Master’s Thesis Presentation • Data Systems • Dowsing For Math Answers: Exploring MathCQA with a Math-aware Search Engine

Friday, October 15, 2021 11:30 am - 11:30 am EDT (GMT -04:00)

Please note: This master’s thesis presentation will be given online.

Yin Ki Ng, Master’s candidate
David R. Cheriton School of Computer Science

Supervisor: Distinguished Professor Emeritus Frank Tompa

Solving math problems can be challenging, so challenging that one might wish to seek insights from the Internet and search for answers from Community Question Answering sites such as Math StackExchange. However, searching for relevant answers for a math problem is itself not trivial.

Given a math question — expressed in mathematical natural language — how can a math-aware search engine be designed to retrieve and rank answers from a Community Question Answering site effectively?

This thesis details how a math-aware search engine Tangent-L — which adopts a traditional text retrieval model (Bag-of-Words scored by BM25+) using formulas’ symbol pairs and other features as “words” — tackles this challenge.
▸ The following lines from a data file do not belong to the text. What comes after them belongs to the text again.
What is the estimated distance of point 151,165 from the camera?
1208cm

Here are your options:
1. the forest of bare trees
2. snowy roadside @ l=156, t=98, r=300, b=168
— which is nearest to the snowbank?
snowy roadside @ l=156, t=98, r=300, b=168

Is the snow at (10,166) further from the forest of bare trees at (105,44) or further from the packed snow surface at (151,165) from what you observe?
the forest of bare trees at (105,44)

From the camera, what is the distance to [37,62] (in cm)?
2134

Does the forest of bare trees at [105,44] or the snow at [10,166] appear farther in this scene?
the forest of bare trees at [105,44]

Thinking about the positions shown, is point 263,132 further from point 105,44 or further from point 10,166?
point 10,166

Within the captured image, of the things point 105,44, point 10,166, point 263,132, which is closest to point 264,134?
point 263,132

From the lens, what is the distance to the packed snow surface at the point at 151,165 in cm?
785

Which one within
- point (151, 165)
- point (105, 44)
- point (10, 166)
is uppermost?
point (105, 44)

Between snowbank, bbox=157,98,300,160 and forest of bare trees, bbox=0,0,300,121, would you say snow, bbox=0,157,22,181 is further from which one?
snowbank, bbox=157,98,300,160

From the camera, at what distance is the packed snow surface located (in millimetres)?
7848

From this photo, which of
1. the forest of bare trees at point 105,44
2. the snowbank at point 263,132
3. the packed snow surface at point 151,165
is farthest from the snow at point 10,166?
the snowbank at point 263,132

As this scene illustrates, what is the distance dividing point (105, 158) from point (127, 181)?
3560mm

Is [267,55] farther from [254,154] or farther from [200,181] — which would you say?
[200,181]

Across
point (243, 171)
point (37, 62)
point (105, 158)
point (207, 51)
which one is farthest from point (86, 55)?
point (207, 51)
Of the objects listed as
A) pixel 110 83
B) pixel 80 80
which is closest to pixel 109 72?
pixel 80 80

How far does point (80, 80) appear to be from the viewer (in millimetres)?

Various adaptions for Tangent-L to this challenge are explored, including query conversion, weighting scheme of math features, and result re-ranking.

In a recent workshop series named Answer Retrieval for Questions on Math (ARQMath), and with math problems from Math StackExchange, the submitted runs of finding answers based on Tangent-L achieved the best participant run for two consecutive years, performing better than many systems designed with machine learning and deep learning models. A data exploration tool is built for interested audiences to view the math questions in this ARQMath challenge and check the answer rankings produced by Tangent-L.


To join this master’s thesis presentation on Zoom, please go to https://us02web.zoom.us/j/7721365315?pwd=eGhiQzB3R1V0NVRWQTlRVlZjaVVJZz09.